The Osprey needs protection
Riho Männik introduces a recently confirmed protection management plan for Osprey, as well as the newest results regarding the biology of the species, gained by using modern technologies. The article features mostly the risk factors, protection activities and new research possibilities related to Osprey populations. Currently, there are about 60 pairs of Osprey in Estonia, most of them in the eastern and southern counties. In Estonia, the most limiting factors are the scarcity of suitable habitats and nest trees, and the natural destruction of nests by strong storms. The protection management plan consists of six fields of activities: protection of habitats, monitoring and research, control and accounting of permanent habitats, education and media-coverage, international cooperation and the renewal of protection management plan. Nowadays, a lot of research is done with the help of GPS-systems. This year, two Osprey individuals were equipped with GPS-s. Unfortunately, one of the birds passed away, but the other one, named Maria, is already wintering on the Congo River near the Equator.
When the land slips away: Sauga landslide
Marko Kohv, Peeter Talviste, Volli Kalm and Tiit Hang take a look at the reasons and results of extensive landslides at the Sauga River and make a proposal for securing the river shores. The latest landslide occured in December 2005, putting a household nearby into a real threat. The geologists have done thorough research there and their results indicate that the landslides have a very complicated, multi-stage development, and the post-slide erosion can easily cause next extensive landslides in the region. The article is supplemented with numerous photos of the landslide and several technical diagrams related to the landslide.
Tree of the Year: Willow – worthless and valuable
Mall Hiiemäe writes about folk beliefs regarding willow trees. Most importantly, willow is associated with ecclesiastical Easter holidays. However, in ancient folk belief willow was often associated with evil or with the Evil One. Willows have also been known as whistle trees, and the growth of catkins have been used in forecasting harvest.
An excitingly sweet plant Sweet Honey Leaf
Urmas Kokassaar helps those prone to fatness to find a suitable natural sugar substitute. Stevia rebaudiana, a plant with uniquely sweet leaves, grows naturally in humid climates of Paraguay and Brazil. The American Indians have used the sweet honey leaf for sweetening beverages and food. It is difficult to extract the specific glycoside called stevioside, therefore its use has been rather modest in Europe. Nowadays, however, the need for natural sweetener has grown to the level that sweet honey leaf is grown in plantations all over the world.
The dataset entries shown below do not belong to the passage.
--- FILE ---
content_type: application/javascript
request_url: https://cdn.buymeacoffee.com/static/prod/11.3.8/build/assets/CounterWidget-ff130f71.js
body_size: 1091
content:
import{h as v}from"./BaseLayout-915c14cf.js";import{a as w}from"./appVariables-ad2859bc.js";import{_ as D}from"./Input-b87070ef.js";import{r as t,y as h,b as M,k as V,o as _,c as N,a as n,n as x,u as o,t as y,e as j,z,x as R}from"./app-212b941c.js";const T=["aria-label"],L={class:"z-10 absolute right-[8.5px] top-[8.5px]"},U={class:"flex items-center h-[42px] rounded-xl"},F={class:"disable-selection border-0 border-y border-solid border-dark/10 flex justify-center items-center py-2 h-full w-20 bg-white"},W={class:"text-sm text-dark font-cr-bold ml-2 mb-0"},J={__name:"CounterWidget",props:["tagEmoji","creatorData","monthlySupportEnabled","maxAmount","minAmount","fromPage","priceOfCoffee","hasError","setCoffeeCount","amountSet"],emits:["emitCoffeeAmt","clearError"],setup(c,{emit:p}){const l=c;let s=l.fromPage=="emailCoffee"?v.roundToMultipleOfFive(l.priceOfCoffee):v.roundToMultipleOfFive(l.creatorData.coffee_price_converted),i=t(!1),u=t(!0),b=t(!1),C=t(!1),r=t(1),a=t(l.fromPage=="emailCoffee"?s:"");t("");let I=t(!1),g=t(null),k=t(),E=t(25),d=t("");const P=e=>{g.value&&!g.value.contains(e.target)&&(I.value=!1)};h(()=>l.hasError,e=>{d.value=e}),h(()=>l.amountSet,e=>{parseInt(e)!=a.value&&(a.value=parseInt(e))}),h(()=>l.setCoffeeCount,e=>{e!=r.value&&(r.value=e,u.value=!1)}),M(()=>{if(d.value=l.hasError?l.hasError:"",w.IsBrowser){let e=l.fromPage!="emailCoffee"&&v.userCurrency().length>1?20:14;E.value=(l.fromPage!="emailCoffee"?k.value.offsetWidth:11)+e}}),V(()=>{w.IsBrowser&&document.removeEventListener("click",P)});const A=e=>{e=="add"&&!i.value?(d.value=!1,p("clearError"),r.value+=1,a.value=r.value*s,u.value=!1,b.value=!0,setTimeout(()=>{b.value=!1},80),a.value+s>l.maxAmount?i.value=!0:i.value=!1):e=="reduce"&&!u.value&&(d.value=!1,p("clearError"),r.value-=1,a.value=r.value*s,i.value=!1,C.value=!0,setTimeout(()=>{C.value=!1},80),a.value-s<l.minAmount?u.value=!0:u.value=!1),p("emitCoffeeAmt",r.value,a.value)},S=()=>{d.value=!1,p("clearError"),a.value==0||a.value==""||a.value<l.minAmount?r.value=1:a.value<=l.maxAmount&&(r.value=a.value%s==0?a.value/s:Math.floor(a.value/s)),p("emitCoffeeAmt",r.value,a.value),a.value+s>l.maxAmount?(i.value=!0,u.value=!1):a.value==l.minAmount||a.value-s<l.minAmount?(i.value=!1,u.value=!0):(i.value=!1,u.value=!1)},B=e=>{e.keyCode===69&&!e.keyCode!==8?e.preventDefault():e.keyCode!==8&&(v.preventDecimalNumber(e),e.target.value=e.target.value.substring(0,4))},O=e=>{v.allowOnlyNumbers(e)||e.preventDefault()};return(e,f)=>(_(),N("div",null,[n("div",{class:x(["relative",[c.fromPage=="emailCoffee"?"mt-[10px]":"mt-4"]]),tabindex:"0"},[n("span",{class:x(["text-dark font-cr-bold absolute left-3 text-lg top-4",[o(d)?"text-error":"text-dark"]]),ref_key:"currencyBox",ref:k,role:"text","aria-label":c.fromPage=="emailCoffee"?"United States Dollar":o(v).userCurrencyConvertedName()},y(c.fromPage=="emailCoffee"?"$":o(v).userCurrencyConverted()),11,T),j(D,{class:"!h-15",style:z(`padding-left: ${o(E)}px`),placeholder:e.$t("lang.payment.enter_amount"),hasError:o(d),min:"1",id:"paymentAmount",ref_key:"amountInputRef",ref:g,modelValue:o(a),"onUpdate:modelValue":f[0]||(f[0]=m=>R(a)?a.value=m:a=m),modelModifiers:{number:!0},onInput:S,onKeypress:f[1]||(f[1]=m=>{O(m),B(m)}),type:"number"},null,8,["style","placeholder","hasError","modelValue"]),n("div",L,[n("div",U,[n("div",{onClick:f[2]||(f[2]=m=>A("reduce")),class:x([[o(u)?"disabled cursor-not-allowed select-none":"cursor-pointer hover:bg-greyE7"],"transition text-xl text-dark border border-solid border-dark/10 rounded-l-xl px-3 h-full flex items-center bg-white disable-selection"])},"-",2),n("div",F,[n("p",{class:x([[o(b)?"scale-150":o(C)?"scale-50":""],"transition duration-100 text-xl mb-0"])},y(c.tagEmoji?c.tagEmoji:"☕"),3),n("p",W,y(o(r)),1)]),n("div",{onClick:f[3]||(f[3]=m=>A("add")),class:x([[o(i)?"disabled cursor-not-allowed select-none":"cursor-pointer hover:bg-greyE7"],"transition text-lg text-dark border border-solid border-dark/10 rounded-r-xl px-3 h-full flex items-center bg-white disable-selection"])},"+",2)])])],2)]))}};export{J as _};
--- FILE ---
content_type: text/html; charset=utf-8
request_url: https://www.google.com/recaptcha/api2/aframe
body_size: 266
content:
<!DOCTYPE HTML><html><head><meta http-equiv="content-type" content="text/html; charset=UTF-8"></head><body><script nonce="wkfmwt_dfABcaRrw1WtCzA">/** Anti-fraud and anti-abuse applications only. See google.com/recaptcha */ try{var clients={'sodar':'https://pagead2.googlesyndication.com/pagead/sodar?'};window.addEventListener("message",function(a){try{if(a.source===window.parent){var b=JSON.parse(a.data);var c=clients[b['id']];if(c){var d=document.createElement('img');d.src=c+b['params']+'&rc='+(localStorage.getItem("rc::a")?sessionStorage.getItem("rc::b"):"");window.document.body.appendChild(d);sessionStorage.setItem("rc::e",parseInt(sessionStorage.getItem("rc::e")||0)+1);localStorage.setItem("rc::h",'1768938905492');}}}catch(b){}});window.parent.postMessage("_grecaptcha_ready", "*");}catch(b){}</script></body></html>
European rarities in Estonia: Osmoderma eremita –only in Koiva region in Estonia?
Ilmar Süda introduces a large beetle who seems not to exist in Estonia, and is therefore very difficult to be protected. Its northern border of distribution crosses southern Estonia and the only populations seem to exist on the wooded meadows of the Koiva River. The main danger for species everywhere in Europe is the loss of traditional semi-natural communities and agricultural landscapes.
Essay: Being Green by Kalevi Kull
Altogether to the bogs!
Sirje Pärismaa draws attention to the Society of Students of Environmental Protection of the University of Life Sciences. The society has now developed into a cozy society of thinkers. The best-known examples of the activities involve organizing an annual multi-day student conference „Winter Academy” and promotion of outdoors studies.
Interview: The love for mushrooms usually comes from their culinary characteristics.
Toomas Kukk has interviewed Kuulo Kalamees, a mycologist.
Estonian nature enquires
Juhan Telgmaa writes about the activities of the Estonian Society of Nature Protection, which recently celebrated its 40th birthday.
Marek Strandberg’s overview of the developments behind creating the green party.
Hiking trail: on the trails of the Velise Republic
Jürgen Kusmin takes the reader to the boundary of Märjamaa and Vigala rural communities, to a trail hat has been experienced for decades. There are different trails, reaching mostly about 20 km, which carry natural and cultural heritage of the Velise area. Altogether there are some 36 points of interest along the trails. The article presents mostly historical and cultural aspects of the area.
The historic ground ice research of the Narva River
Arvo Järvet recalls a research conducted a century ago and makes observations about later developments of ground ice research. The author introduces the study made by Georg Lüscher in 1906, and his book about ground ice, whereas Lüscher chose the rapids of Narva River as the basis for his theory regarding the formation of ground ice. Ground ice is also formed in other Estonian rivers with rapids, but it is always most extensive in the Narva River.
Rather special than ordinary
This time, Sven Zaèek has caught the sight of an ordinary bird: the Mallard, which behaves modestly in nature, but even too courageously in urban areas. Like always, Zaèek’s article is supplemented with colorful photos of the portrayed species – the Mallard.